GIVEN RECORDS »
-- begin --

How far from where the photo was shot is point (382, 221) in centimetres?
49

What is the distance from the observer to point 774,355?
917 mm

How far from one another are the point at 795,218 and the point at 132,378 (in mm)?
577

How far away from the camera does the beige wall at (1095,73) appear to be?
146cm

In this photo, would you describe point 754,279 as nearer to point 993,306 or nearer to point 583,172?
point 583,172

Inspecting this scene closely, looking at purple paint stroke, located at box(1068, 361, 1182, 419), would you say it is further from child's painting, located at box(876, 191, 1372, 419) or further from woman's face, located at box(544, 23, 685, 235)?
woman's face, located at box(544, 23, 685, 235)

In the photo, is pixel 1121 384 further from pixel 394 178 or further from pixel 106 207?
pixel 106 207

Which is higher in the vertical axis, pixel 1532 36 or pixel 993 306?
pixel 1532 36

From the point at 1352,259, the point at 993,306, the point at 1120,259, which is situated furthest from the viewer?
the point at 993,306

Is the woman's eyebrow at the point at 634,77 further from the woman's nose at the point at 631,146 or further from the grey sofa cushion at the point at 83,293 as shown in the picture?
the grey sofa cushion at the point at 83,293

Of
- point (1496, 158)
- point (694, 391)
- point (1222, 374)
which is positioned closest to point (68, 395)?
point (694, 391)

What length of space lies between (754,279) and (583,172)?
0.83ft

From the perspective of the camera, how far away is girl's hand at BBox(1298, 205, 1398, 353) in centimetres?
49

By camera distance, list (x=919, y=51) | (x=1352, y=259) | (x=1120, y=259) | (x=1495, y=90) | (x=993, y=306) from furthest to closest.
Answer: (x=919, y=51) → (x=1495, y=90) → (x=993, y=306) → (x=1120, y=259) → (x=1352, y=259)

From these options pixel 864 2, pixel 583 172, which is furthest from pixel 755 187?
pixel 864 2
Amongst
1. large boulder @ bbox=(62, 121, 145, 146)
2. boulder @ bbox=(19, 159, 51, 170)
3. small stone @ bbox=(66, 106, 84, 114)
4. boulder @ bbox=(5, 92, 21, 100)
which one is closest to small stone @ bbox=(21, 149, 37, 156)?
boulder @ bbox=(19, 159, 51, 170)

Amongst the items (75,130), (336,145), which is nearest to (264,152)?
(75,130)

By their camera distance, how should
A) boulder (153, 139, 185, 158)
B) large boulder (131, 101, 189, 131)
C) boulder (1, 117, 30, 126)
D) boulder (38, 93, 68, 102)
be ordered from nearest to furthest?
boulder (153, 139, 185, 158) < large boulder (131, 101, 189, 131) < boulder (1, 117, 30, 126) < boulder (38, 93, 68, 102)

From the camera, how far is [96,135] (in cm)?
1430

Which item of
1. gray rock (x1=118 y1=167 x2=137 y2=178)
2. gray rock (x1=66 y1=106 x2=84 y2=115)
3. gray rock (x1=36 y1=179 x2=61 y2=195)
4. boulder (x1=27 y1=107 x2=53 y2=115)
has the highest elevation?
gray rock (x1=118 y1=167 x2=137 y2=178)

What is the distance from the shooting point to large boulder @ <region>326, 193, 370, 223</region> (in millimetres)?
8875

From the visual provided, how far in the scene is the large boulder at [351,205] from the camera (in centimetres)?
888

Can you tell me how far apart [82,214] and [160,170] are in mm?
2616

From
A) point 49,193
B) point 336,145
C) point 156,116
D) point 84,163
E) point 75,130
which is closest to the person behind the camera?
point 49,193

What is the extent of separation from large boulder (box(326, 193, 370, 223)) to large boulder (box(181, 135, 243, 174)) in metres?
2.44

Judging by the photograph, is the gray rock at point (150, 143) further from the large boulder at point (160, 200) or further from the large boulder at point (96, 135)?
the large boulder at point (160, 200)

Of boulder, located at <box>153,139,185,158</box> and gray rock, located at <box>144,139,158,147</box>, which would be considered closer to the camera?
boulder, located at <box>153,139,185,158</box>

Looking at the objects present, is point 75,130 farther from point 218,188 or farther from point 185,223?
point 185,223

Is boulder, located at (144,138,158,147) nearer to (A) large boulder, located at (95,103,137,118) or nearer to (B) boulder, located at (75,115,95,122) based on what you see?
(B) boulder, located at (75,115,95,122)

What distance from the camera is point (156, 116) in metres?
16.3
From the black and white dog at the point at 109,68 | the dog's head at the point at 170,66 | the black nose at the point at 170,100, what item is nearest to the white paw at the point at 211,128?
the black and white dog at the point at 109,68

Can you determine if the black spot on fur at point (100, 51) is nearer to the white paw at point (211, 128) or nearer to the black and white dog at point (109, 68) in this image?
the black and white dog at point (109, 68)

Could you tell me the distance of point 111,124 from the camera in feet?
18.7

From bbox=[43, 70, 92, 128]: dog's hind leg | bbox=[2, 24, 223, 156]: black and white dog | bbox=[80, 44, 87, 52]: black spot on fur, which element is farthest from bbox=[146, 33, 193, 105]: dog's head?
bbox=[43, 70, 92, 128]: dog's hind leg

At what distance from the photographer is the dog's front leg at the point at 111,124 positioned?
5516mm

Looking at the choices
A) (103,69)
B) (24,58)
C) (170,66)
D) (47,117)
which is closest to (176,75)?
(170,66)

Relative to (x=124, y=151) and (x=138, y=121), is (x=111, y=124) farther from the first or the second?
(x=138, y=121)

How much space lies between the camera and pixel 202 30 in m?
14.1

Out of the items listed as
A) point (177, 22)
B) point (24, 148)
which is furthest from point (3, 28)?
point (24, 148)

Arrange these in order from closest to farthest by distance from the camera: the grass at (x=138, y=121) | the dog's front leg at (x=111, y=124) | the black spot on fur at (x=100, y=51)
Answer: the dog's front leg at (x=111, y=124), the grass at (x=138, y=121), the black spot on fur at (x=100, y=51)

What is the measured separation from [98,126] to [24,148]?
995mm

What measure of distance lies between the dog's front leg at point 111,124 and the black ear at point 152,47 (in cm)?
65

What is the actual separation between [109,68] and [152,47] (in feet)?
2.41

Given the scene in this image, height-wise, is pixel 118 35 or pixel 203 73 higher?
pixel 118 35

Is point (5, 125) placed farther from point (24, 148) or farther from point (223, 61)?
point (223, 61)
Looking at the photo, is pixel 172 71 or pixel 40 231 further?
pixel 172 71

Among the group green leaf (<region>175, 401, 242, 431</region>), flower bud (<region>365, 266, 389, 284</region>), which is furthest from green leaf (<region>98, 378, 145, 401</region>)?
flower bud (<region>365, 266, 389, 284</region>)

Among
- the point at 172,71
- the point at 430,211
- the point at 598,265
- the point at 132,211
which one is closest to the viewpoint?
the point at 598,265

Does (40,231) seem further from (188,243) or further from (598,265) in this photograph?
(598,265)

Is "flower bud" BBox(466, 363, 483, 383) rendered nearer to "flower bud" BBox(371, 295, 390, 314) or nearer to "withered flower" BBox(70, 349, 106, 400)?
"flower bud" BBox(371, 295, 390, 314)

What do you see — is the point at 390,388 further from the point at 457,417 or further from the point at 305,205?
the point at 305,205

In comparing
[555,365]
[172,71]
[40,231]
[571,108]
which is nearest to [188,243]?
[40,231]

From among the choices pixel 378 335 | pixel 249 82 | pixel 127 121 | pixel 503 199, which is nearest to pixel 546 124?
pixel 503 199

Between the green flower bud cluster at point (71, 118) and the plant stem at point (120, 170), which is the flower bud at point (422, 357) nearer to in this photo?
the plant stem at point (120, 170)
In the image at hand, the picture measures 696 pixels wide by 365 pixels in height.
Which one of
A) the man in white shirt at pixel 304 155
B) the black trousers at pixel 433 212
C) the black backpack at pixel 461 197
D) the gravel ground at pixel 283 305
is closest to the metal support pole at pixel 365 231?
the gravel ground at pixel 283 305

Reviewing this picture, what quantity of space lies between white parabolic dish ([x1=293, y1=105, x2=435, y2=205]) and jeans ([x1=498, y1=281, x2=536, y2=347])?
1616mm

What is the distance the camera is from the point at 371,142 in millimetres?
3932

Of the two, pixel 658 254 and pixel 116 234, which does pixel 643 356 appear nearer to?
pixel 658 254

-- end --

WORK TO DO » Copy, character for character, the lines from the line that holds "Reviewing this picture, what" through the final line of the records above.

RESPONSE TO THE TASK »
Reviewing this picture, what quantity of space lies between white parabolic dish ([x1=293, y1=105, x2=435, y2=205]) and jeans ([x1=498, y1=281, x2=536, y2=347])?
1616mm

What is the distance the camera is from the point at 371,142 in millimetres?
3932

Of the two, pixel 658 254 and pixel 116 234, which does pixel 643 356 appear nearer to?
pixel 658 254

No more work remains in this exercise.